TRY IT
Extend the passage on lower-limb muscle activation during the split squat, picking up after its final sentence.

EXCERPTED PASSAGE
Another finding of the present study was the differential activation of major lower-limb muscle groups. Across all instability conditions and movement phases, the quadriceps muscles (RF, VL, VM) consistently exhibited higher EMG amplitudes than the hamstrings (BF, ST), whereas the GM showed intermediate activation levels. The relatively greater quadriceps involvement may reflect the BSS’s biomechanical emphasis on unilateral knee extension during both the ascending and descending phases^56^. Although the GM was actively engaged, particularly during the ascent phase, it did not reach the same activation magnitude as that of the quadriceps group. Furthermore, it should be noted that the BSS was performed in a vertical (up–down) manner, minimizing flexion of the rear leg, which may have limited the additional recruitment of the Gluteus Maximus and hamstring muscles. This could be due to the upright trunk posture maintained throughout the movement, which may reduce hip flexion and thereby limit the contribution of the GM^57^. Recent evidence further supports this explanation, indicating that maintaining a neutral (upright) trunk during the BSS significantly decreases activation of the Gluteus Maximus and Biceps Femoris compared to a forward-leaning trunk, likely due to altered joint angles and center of mass position^58^. Meanwhile, hamstring activity remained comparatively lower, likely due to the upright trunk posture described above, suggesting a stabilizing role rather than primary force generation^56^. These results suggest that the BSS, as performed in this study, is primarily a quadriceps-dominant exercise, with moderate gluteal and limited hamstring recruitment unless additional hip flexion or forward trunk lean is introduced into the exercise.

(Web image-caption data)

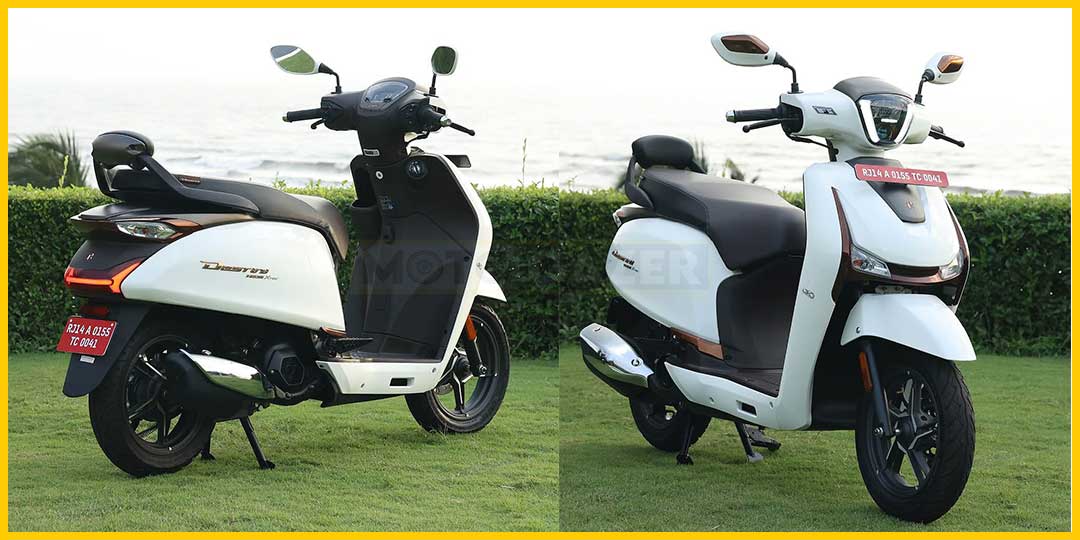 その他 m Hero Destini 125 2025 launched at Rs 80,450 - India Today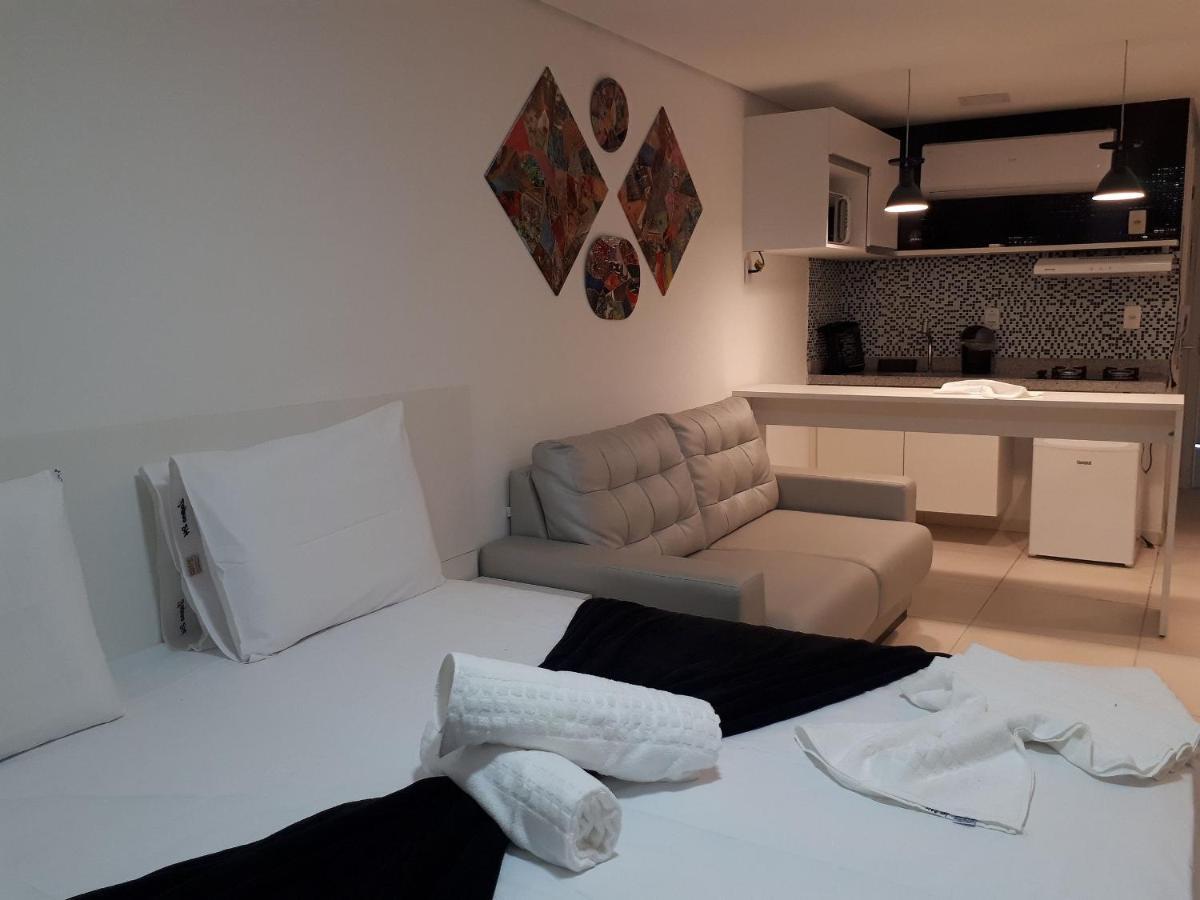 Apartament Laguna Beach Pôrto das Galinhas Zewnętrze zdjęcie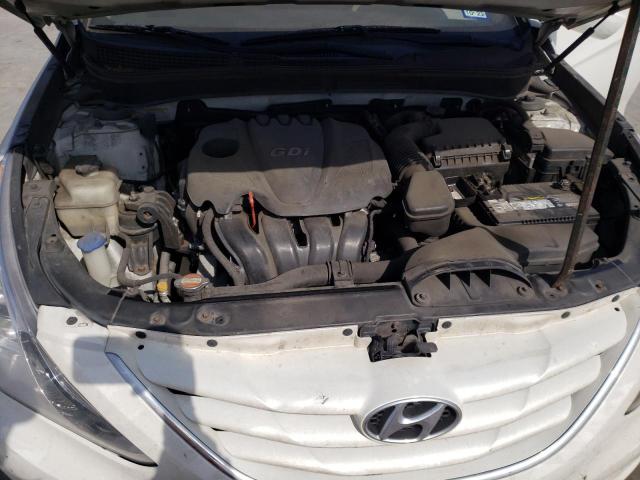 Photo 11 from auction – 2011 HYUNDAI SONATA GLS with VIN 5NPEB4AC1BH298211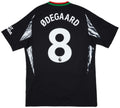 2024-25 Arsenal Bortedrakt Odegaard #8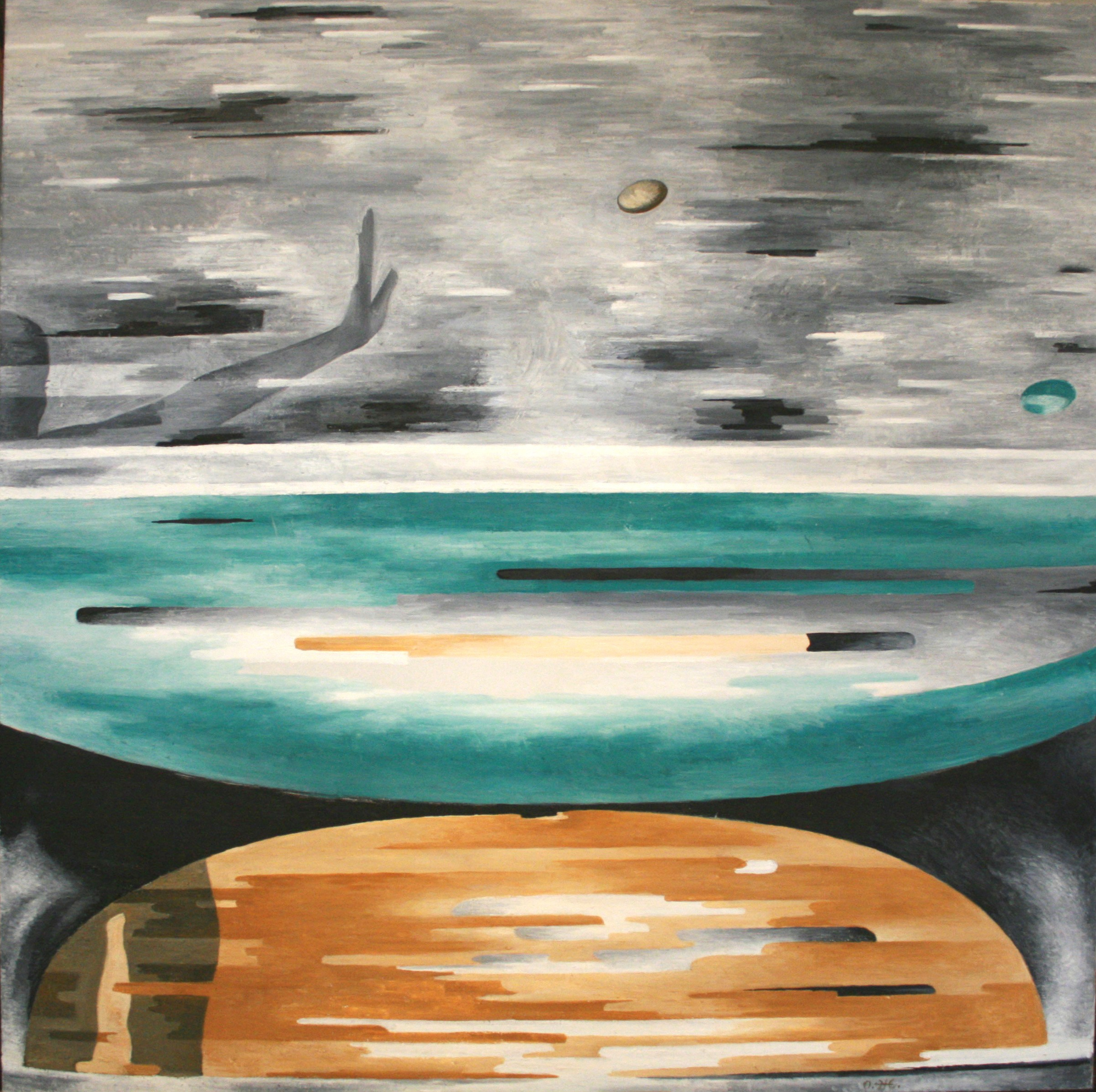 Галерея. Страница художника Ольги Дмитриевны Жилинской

TASK RESPONSE
This study had several limitations that should be acknowledged. First, the sample consisted solely of trained male football (soccer) players, which limits the generalizability of the findings to other populations, such as female athletes, youth, and untrained individuals. Second, muscle activity was assessed using surface EMG only, which does not provide information on joint kinetics, kinematics or muscle-generated force output. Moreover, as with all surface EMG measurements, the data were susceptible to potential signal noise, crosstalk from adjacent muscles, and limitations in the detection of deeper muscle activity. Although electrode placement followed the SENIAM guidelines, these methodological constraints should be considered when interpreting the results. Third, all exercises were performed using body weight without external resistance, which may not fully reflect the typical strength-training conditions. Furthermore, the movement was performed with an upright torso and controlled tempo, potentially underestimating muscle activation in more dynamic or sports-specific trunk positions. Fatigue across repetitions was not monitored, and the study focused only on the acute responses. Additionally, proprioception was not assessed before the exercise. Future research should investigate loaded variations of the BSS and examine long-term neuromuscular adaptations.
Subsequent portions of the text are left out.